One of the best ways right now to look at known info on neural crest variations in mammals is by getting or borrowing the most recent text books or journals of human medical genetics counselors. Highly recommended!

Chris knows about this genetic consideration, but for those who do not, the neural crest is a very early fetal area (before there are actual organs) the cells of which develop into a range of later cell types (mostly nerves, but also pigment, some ear structures, and more) and migrate to what become many areas of the body. That is why so many things can be damaged by altering those early fetal cells and it is why there is "variable expression" (some generations seeming fine or having only a few problems but other individuals having major health consequences).
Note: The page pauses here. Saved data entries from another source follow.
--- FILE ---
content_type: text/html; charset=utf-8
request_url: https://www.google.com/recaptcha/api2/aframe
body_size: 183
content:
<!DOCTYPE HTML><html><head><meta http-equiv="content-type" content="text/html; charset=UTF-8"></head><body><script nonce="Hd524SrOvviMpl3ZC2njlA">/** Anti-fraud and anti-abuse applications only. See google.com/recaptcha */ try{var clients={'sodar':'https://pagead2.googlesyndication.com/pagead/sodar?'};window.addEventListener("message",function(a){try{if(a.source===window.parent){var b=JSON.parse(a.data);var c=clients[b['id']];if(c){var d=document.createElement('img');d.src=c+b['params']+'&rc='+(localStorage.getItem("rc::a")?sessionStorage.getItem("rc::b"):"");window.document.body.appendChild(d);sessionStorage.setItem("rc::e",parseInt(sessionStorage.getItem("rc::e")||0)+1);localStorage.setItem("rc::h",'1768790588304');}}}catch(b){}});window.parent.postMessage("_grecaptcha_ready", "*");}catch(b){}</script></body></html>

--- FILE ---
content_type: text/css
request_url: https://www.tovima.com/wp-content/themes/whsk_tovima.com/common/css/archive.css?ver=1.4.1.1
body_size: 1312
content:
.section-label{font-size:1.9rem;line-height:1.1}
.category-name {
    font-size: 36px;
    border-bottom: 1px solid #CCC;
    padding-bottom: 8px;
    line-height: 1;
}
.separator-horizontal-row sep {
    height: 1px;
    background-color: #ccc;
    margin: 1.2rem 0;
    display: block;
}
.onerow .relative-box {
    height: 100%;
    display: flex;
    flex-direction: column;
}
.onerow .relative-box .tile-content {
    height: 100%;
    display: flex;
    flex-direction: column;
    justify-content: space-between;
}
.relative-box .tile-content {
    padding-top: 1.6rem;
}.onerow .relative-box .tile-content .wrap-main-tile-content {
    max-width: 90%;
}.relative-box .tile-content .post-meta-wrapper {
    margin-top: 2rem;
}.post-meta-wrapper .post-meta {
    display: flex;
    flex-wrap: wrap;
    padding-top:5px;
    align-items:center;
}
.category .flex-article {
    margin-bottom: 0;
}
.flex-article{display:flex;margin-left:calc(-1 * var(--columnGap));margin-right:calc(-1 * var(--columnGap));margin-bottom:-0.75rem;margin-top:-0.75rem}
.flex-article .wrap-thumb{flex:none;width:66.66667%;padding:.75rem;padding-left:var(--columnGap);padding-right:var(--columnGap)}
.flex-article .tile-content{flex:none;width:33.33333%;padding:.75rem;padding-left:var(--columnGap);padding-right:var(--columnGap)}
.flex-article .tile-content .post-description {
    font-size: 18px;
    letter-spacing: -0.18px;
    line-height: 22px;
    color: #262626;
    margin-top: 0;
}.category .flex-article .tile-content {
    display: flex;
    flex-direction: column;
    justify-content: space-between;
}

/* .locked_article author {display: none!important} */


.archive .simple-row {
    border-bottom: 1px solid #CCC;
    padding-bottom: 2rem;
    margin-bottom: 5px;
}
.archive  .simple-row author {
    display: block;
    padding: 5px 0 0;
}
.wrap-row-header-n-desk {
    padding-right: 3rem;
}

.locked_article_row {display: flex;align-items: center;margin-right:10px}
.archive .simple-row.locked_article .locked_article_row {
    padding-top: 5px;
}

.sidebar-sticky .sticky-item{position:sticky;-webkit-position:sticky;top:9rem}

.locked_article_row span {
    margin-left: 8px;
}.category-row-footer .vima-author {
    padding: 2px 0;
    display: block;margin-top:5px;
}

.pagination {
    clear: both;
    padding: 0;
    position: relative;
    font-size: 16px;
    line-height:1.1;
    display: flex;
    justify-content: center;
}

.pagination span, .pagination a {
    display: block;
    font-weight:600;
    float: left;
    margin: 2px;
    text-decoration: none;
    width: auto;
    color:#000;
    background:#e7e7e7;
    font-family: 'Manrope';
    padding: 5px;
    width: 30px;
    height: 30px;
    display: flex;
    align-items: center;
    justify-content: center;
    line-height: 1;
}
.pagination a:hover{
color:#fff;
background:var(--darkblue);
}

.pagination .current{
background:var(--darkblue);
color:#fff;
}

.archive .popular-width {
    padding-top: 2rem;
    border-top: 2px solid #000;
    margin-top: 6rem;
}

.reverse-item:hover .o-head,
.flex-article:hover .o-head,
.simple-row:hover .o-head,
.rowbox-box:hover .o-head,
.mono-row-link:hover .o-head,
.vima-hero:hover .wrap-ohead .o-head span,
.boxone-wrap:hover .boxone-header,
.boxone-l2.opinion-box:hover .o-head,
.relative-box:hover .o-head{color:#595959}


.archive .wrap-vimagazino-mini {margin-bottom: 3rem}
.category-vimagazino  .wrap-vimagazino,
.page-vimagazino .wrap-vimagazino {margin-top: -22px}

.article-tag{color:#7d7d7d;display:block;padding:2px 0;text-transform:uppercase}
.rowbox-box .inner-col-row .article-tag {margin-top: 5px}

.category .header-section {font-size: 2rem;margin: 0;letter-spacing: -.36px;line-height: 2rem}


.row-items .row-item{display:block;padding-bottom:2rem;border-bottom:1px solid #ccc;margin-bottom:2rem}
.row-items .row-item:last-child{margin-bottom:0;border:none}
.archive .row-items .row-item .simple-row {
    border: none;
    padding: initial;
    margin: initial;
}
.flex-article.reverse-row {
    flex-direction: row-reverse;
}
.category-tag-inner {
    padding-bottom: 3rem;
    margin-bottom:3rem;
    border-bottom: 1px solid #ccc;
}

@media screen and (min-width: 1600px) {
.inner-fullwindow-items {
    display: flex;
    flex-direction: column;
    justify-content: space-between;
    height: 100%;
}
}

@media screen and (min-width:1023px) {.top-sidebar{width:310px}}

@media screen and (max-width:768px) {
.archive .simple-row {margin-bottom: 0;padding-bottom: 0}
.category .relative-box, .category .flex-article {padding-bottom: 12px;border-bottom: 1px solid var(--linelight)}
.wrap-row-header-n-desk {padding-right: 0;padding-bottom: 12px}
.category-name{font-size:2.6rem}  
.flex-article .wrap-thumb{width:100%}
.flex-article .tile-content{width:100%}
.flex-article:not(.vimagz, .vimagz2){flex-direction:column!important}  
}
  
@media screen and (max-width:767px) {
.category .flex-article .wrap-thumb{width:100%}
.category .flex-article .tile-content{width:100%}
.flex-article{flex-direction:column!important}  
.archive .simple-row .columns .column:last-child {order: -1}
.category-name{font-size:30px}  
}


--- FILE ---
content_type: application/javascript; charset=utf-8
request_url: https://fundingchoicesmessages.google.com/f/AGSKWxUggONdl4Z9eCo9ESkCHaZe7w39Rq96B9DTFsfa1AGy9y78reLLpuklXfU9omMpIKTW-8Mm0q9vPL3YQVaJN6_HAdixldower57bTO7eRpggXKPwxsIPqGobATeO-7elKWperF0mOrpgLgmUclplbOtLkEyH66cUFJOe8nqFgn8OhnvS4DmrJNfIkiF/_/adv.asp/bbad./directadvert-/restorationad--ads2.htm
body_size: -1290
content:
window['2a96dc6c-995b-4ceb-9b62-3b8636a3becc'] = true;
Geneticist, Dr. Brett Middleton put it most accurate when he wrote about neural crest variant ferrets in:
http://ferrethealth.org/archive/browse.php?msg=YG3069

BEGIN QUOTE

> OK, make that three - What is your personal opinion with regard to
> the breeding of these individuals?

I, myself, would not. As I see it, there are only two other choices:
breed them without regard for health (not very ethical), or embark on a
full-scale program to develop healthy strains of marked ferrets (which
would involve large amounts of inbreeding and ruthless culling, with
all the attendant heartbreak). All for the sake of a characteristic
that is of no particular benefit to the animals or the species. Look
at all the horrible things that have been done to so many breeds of
dog, cat and livestock -- all resulting from breeding programs that
treat animals as some kind of artwork to be molded according to some
abstract esthetic standard divorced from any concept of biological
reality.

The responsibility of breeders to consider the well-being of the animal
in their selection programs is an aspect of animal welfare that is too
often neglected. Too many people who would never consider beating or
starving their animals suddenly seem to lose all sense of ethical
limits when it comes to breeding them.

END QUOTE


Veterinarian, Dr. John Lewington has been looking continually at genetic medical vulnerabilities in ferrets. See pages 92 and 93 of his current text for the ones now in print in a vet text, and watch things he writes for more info. This is an important area which is still too neglected in many ferret vet texts which is truly sad. People know how important it is to dogs and cats; they know how important it is to humans, but they forget how important it is to ferrets, and too few ferret breeders keep good and reasonably complete health and longevity records even now (THOUGH DOING SO HAS HAPPILY INCREASED ACCORDING TO WHAT SOME BREEDERS HAVE SAID).

(Okay, genetic problems in ferrets is one of my hot buttons but it derives from seeing a lot of bad health changes over the decades and doing a lot of reading...)

Ferret-Genetics in Yahoogroups has a lot on such studies and the abstracts and links to many references can be found there, though sadly some great ones seem to have been lost to the archives through age. Pubmed is also recommended.